In how many lines of the listing below does "trap" appear? Give only the figure.
━━ Source material ━━
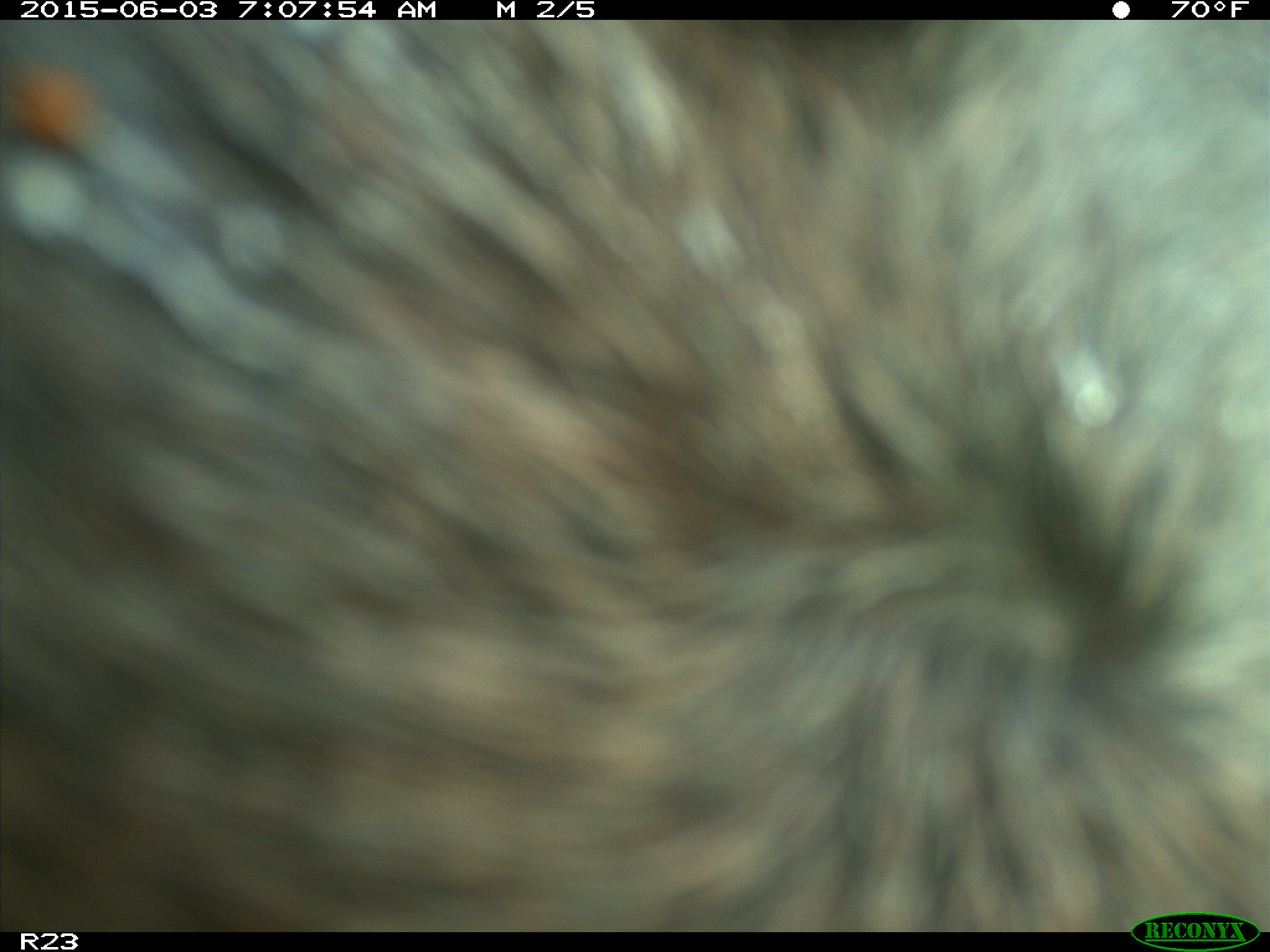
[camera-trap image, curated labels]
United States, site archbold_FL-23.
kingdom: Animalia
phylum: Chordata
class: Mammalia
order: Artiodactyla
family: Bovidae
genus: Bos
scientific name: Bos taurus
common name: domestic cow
━━━
━━ Source material ━━
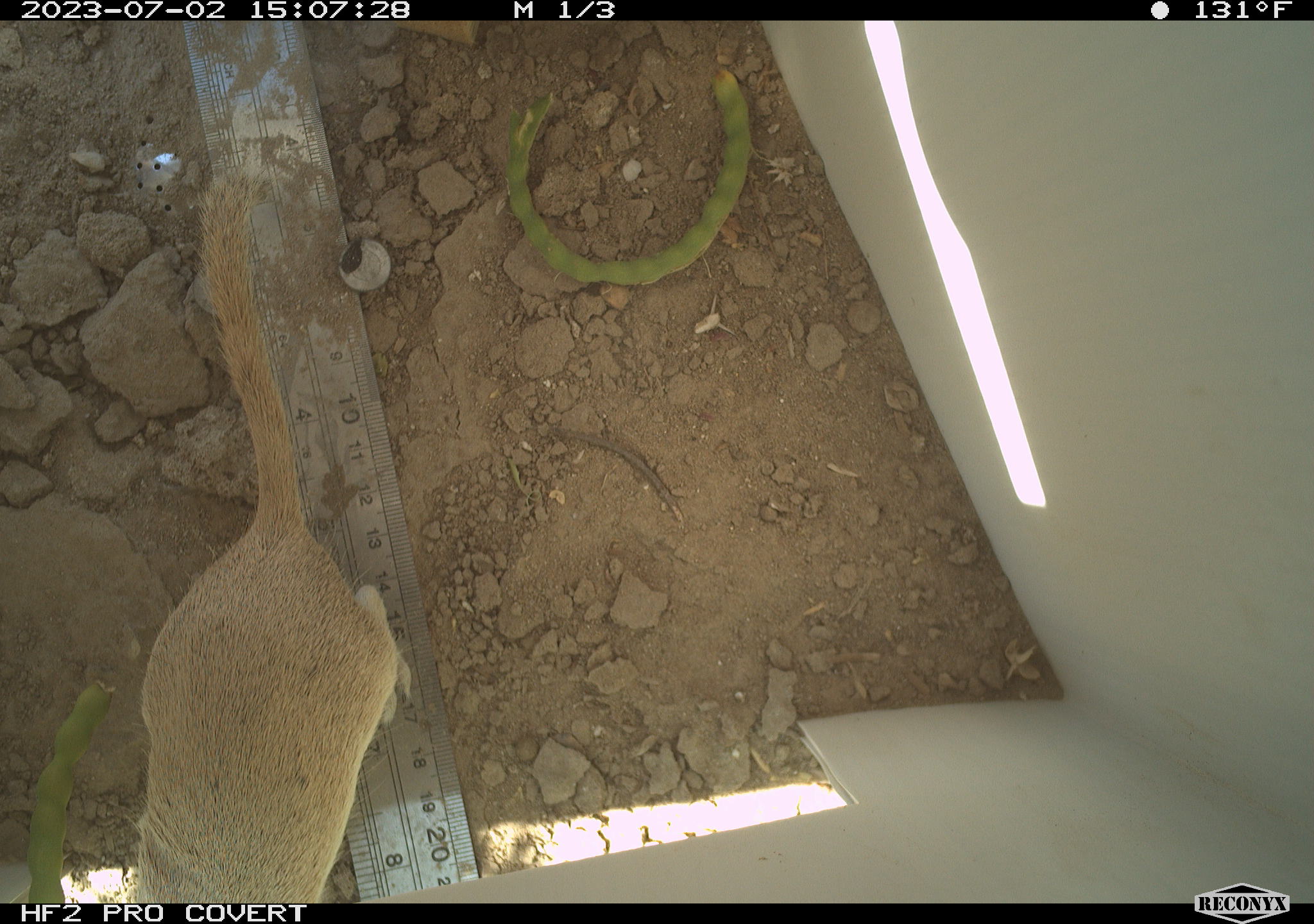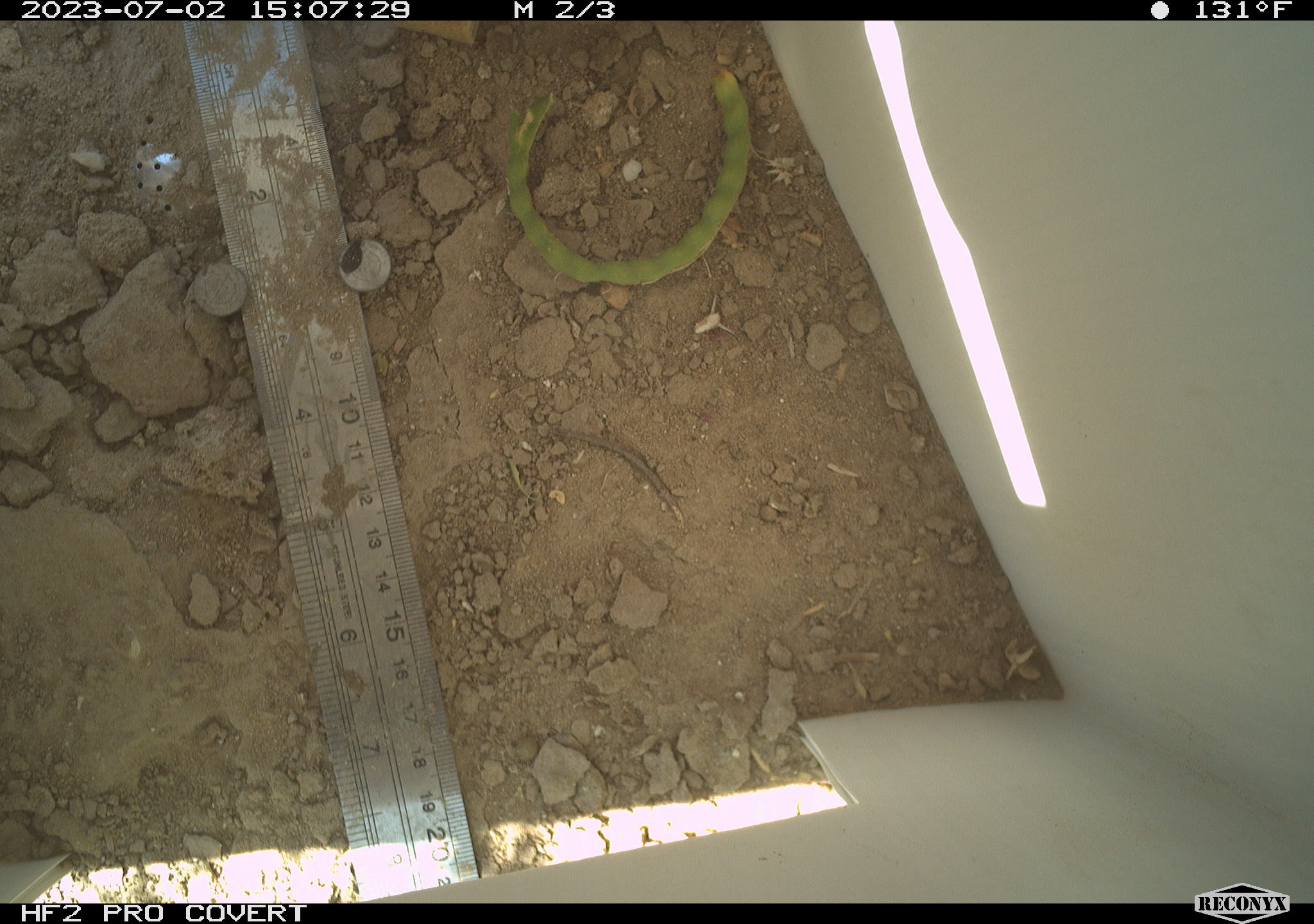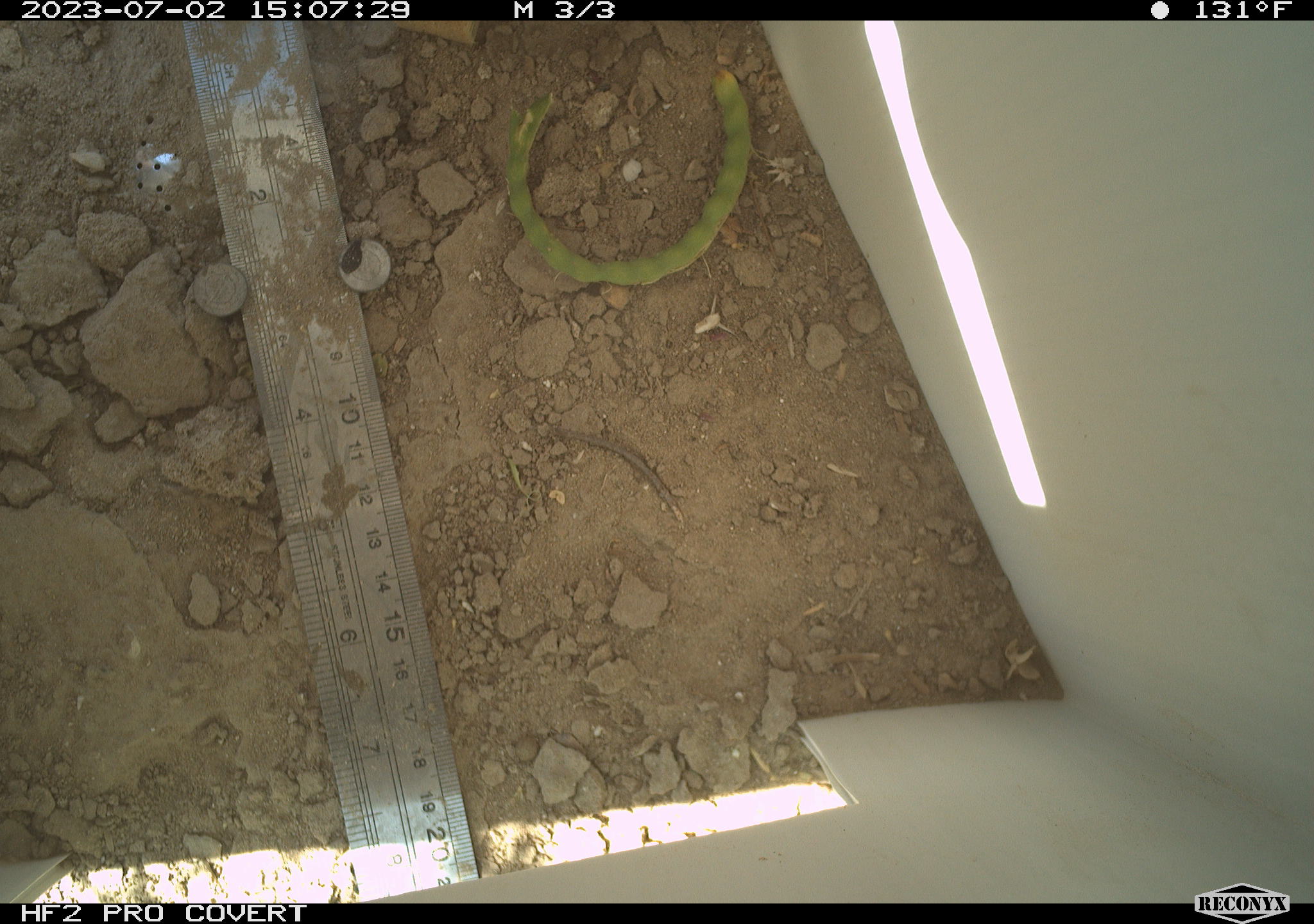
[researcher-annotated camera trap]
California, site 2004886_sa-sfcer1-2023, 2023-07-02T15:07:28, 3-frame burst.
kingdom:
━━━
━━ Source material ━━
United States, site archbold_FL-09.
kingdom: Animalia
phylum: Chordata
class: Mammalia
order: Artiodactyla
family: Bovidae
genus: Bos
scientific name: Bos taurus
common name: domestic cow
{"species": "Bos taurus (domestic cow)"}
━━━
**Reply to the exercise:**
2